Abstract
The initial indexing round of the vault might take a considerable time. It can also be hard to estimate beforehand, how much time the initial indexing will take. That is why it is good to have tools to see whether the indexing has finished and if not, where it is going currently. This document describes how to monitor the progress of the indexing in the initial indexing round. It will also be valid in some situations after the initial phase.
NOTE 1! This document is valid for IDOL version 12.x and beyond.
NOTE 2! Using this document requires basic understanding of IDOL components and terminology.

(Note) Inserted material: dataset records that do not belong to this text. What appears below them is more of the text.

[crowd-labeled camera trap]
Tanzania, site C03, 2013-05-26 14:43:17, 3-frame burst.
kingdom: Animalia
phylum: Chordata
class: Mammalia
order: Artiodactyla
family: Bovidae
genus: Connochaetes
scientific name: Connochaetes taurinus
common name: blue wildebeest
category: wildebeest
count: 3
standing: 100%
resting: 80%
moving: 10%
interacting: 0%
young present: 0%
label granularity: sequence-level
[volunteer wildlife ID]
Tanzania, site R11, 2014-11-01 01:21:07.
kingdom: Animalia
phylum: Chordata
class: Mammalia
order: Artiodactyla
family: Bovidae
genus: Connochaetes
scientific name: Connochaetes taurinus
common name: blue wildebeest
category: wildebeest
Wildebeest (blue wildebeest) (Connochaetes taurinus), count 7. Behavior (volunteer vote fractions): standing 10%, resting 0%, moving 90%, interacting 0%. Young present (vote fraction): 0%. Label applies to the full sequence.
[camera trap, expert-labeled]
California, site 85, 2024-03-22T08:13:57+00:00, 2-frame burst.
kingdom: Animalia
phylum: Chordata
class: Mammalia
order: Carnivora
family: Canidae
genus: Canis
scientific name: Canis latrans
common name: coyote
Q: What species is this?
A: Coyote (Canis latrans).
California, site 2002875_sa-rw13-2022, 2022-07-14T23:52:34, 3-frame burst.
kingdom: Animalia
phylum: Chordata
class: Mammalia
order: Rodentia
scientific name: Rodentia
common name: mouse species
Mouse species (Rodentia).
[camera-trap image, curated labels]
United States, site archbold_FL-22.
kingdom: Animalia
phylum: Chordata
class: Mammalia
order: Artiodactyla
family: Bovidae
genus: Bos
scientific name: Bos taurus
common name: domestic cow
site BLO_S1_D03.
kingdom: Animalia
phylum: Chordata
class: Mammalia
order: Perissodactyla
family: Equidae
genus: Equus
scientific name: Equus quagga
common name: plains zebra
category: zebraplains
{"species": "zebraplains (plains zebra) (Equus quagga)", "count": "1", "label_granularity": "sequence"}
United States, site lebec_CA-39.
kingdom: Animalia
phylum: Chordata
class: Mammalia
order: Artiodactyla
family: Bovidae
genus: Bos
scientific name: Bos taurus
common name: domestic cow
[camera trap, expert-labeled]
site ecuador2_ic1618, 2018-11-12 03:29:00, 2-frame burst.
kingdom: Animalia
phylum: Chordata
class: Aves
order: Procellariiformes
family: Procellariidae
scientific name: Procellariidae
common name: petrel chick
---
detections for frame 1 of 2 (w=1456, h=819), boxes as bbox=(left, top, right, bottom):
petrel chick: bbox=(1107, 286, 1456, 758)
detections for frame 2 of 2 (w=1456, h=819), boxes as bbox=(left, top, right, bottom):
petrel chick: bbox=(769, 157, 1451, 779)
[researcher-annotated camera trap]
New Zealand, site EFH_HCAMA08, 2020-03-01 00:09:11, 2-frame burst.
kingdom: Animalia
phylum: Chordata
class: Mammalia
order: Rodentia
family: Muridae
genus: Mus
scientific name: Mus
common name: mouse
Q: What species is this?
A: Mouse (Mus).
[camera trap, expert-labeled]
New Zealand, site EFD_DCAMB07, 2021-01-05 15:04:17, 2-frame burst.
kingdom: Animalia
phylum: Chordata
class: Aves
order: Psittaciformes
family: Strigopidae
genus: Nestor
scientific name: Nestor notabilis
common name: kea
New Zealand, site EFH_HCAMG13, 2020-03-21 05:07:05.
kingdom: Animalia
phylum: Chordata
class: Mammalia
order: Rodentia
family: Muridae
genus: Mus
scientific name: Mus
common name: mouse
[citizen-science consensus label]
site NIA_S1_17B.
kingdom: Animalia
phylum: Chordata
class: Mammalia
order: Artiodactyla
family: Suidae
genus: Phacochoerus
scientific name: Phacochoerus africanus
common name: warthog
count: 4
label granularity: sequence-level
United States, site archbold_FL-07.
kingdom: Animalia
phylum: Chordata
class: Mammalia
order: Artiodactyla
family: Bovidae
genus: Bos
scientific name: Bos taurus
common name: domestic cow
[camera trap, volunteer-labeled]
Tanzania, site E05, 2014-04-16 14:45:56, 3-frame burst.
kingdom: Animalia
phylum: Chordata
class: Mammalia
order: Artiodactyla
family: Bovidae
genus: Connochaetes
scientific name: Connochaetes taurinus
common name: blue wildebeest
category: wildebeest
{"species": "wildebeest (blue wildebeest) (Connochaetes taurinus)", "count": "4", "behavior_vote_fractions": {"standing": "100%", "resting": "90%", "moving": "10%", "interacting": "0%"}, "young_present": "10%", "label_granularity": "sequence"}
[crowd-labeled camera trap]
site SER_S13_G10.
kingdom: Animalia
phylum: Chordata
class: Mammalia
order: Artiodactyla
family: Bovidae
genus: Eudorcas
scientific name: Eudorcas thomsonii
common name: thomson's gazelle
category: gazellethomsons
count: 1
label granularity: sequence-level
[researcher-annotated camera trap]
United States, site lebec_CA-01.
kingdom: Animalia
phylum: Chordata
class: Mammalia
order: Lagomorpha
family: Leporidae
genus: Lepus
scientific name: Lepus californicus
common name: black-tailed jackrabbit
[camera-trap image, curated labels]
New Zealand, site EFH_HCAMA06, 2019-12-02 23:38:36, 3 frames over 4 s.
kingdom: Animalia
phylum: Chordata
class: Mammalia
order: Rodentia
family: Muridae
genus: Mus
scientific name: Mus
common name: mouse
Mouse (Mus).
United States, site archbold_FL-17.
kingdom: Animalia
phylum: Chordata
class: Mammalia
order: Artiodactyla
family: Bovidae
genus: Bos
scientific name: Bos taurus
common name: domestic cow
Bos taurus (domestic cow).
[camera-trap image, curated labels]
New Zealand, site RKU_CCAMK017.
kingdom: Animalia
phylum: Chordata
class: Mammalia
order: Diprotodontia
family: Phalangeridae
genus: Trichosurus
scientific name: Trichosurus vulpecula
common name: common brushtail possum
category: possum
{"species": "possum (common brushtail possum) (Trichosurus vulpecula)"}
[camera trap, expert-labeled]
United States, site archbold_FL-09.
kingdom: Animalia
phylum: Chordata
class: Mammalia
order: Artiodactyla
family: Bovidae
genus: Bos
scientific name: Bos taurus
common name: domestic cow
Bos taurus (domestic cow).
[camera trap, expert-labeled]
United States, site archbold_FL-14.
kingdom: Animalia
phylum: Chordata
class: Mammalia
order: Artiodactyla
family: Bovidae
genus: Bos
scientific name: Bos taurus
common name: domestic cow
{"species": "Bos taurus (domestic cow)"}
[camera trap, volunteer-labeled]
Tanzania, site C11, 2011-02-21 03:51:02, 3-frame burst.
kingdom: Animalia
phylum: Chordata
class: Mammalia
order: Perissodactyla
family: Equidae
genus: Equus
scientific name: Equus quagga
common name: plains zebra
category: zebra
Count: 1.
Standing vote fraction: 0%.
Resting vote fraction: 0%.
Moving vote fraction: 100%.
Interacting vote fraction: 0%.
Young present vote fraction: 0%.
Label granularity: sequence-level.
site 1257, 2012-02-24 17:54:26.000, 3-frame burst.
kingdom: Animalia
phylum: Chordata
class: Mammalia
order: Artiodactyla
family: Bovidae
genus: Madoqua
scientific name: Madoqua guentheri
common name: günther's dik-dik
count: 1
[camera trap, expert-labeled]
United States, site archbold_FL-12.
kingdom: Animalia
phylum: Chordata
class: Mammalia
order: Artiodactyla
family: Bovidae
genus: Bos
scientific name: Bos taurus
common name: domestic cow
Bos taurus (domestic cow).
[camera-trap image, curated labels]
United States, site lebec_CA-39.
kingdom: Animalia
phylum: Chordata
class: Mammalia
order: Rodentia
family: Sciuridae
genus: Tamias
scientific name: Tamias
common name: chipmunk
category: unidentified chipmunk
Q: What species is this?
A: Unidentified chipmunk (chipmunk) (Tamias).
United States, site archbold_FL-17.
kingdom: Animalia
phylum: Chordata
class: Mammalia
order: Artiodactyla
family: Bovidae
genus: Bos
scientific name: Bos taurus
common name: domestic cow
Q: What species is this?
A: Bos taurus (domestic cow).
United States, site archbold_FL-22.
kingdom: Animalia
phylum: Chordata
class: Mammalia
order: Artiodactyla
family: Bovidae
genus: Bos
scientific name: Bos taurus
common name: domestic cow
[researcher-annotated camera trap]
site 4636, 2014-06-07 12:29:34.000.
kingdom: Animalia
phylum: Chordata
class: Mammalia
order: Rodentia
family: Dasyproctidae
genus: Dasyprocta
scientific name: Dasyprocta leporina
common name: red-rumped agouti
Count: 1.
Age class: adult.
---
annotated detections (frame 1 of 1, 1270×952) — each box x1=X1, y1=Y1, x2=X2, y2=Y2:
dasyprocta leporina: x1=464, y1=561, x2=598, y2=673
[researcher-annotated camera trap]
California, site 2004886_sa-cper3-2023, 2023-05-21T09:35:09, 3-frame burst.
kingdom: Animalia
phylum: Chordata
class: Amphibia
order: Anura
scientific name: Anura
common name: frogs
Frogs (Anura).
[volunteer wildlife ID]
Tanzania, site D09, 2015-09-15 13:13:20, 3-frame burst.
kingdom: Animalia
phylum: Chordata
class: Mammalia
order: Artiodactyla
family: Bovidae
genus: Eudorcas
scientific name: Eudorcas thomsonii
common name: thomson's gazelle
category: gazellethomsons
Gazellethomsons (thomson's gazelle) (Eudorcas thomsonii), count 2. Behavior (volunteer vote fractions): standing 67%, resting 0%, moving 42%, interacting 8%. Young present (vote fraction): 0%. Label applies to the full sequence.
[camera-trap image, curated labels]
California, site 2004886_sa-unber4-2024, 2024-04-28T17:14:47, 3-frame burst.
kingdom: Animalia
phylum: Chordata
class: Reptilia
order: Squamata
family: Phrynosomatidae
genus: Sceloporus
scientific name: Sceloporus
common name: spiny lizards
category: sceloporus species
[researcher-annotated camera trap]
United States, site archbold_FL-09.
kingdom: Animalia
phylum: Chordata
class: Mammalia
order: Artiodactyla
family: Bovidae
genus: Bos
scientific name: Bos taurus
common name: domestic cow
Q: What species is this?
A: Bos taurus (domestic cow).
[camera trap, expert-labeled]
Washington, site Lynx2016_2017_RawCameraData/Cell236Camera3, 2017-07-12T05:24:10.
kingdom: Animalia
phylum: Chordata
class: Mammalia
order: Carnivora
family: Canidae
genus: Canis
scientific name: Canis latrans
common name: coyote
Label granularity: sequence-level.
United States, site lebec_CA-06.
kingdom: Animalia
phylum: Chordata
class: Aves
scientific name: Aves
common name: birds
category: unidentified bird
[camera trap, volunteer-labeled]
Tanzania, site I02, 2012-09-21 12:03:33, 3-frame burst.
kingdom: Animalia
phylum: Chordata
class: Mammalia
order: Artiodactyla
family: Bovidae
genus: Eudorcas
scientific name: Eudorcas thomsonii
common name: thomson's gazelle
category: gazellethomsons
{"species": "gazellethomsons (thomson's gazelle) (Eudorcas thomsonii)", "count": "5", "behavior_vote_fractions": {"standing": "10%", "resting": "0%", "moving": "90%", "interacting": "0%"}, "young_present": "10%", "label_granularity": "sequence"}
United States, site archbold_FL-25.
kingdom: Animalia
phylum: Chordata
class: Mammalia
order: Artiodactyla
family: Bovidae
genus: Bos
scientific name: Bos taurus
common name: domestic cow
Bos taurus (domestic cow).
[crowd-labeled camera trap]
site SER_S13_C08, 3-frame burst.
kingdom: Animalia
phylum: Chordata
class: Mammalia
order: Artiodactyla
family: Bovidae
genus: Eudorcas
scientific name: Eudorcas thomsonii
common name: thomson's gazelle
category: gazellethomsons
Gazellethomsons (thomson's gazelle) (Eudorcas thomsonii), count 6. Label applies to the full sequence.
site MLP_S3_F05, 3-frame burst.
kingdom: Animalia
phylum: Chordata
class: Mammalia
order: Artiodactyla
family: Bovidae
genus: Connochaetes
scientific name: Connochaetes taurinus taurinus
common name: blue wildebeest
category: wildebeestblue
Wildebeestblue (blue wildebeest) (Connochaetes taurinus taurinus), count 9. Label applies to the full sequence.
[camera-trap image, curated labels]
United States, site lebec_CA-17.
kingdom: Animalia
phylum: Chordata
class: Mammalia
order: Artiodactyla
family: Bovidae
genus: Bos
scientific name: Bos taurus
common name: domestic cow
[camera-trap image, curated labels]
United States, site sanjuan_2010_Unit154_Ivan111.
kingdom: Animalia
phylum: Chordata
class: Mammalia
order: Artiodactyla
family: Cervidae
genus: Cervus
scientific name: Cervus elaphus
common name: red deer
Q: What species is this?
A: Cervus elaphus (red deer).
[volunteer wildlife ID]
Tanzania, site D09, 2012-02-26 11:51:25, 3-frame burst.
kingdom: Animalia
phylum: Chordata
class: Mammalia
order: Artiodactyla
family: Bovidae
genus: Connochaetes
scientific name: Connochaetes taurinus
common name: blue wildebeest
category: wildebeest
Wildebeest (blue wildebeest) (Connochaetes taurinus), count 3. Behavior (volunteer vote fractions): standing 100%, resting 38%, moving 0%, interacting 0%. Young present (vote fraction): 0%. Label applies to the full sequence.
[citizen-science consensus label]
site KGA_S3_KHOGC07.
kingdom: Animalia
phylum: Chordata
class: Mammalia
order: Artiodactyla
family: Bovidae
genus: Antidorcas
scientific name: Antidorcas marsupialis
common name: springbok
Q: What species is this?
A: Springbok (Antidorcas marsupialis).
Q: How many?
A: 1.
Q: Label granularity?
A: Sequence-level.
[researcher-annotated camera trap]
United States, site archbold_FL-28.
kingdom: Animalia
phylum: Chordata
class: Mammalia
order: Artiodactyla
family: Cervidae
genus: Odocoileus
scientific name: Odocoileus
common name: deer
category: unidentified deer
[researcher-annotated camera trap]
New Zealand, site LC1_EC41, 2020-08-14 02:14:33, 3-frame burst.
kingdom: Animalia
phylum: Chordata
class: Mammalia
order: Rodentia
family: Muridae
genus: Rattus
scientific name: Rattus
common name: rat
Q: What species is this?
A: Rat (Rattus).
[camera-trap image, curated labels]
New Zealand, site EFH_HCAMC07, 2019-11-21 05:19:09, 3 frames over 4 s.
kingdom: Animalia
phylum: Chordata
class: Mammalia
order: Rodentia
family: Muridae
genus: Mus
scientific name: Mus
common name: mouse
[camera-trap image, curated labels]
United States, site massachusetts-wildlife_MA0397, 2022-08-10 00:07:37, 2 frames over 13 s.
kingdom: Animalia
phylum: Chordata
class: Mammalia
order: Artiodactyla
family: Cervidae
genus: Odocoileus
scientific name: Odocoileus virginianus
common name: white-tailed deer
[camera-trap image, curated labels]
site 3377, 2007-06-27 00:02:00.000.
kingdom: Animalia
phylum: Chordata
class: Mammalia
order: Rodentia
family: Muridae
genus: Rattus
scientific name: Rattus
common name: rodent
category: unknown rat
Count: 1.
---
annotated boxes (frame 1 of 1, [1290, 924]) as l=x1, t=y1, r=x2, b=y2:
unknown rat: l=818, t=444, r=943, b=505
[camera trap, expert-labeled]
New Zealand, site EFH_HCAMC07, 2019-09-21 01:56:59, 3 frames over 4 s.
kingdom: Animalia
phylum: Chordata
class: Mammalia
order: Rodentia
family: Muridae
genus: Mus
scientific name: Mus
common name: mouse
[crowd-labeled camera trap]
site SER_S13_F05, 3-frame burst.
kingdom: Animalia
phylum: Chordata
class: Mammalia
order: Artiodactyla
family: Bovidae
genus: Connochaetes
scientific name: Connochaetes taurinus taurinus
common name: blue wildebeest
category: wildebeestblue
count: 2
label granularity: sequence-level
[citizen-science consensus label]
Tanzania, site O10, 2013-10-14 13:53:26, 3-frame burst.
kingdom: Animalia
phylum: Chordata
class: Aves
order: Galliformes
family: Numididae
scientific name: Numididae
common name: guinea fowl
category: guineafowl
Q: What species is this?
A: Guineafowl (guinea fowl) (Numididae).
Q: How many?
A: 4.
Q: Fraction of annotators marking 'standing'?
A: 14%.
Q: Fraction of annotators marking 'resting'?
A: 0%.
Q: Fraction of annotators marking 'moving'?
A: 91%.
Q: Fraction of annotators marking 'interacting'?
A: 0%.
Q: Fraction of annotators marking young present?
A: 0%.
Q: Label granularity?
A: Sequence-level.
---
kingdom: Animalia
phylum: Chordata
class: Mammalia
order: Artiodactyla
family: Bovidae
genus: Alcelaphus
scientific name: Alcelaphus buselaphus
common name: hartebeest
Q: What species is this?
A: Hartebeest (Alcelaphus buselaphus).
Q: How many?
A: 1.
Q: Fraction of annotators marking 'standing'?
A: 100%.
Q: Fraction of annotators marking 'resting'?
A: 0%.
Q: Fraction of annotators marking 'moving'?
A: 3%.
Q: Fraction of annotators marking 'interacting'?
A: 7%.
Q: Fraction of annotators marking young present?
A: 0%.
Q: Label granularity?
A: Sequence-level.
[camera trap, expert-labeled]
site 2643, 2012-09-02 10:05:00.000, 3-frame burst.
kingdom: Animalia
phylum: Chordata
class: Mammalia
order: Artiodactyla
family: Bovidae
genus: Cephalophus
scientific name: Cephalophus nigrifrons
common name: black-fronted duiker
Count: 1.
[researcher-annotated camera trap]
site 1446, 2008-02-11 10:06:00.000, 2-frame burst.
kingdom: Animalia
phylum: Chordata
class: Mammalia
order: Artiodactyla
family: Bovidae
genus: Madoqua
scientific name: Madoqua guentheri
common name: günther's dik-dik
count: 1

NOTE 3! Using this document requires basic understanding of using MFAutonomyConsole.
1. Introduction
When considering the progress of indexing, it is good to understand that M-Files and IDOL are different entities. They both have individual indexing queues that follow each other: First, M-Files does the actual extraction, analysis and packaging of raw data suitable for IDOL. Then the information goes to IDOL that processes and delivers it for its own engines. That is why the process should be monitored from both ends.
Another thing to know is the difference of the actual progress i.e. how many items have already been indexed and how many are waiting for to be indexed and the state where the systems think they are finished the indexing.
Some of the following methods are valid also outside the initial indexing round when we want to see, if the system is indexing something or not.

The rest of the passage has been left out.